HTCondor Week 2022 was this week, and I don’t think it’s often enough commented on what an excellent job has been done managing it as a product over the last 34 years (!!) when it started as a cycle scavenger. As was outlined in Miron Livny’s talk,
What began as a hunter of idle workstations is a now a manager of HTC workloads. “It’s not about the capacity anymore, it’s about the management of the workflows”.
That shift - from cycle scavenger to high-throughput computing workload manager - is a remarkable one, and too many research infrastructure efforts would have clung on to the original mission, eventually fading away into oblivion.

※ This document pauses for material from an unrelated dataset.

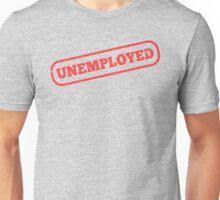 Unemployed Unisex T-Shirt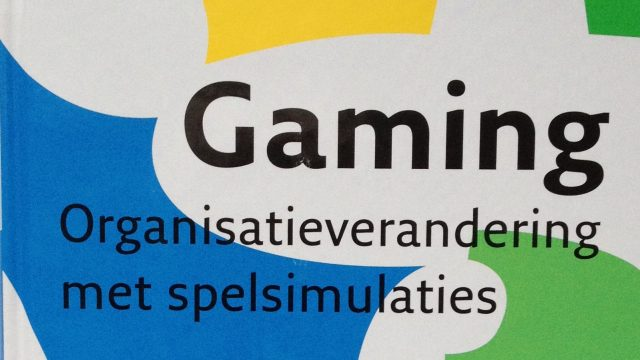 Gaming- Organisatieverandering met spelsimulaties. De Caluwé, Stoppelenburg en Geurts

As a sign of the success of this approach, there were stories highlighted this week of people bringing their own resources - e.g. they didn’t need to scavenge the cycles, they had pre-existing dedicated resources - wanting help setting up HTCondor. They wanted to move to using HTCondor up because it was a really nice workflow management tool for high throughput computing with good researcher experience. That’s a remarkable product management success.
Research Software Development
A practical guide to research software project estimation - Chase Million
We know that waterfall-style, “design everything at the start” project management doesn’t work for research software. Unfortunately, the way most research software development efforts are funded, we kind of need to do that anyway.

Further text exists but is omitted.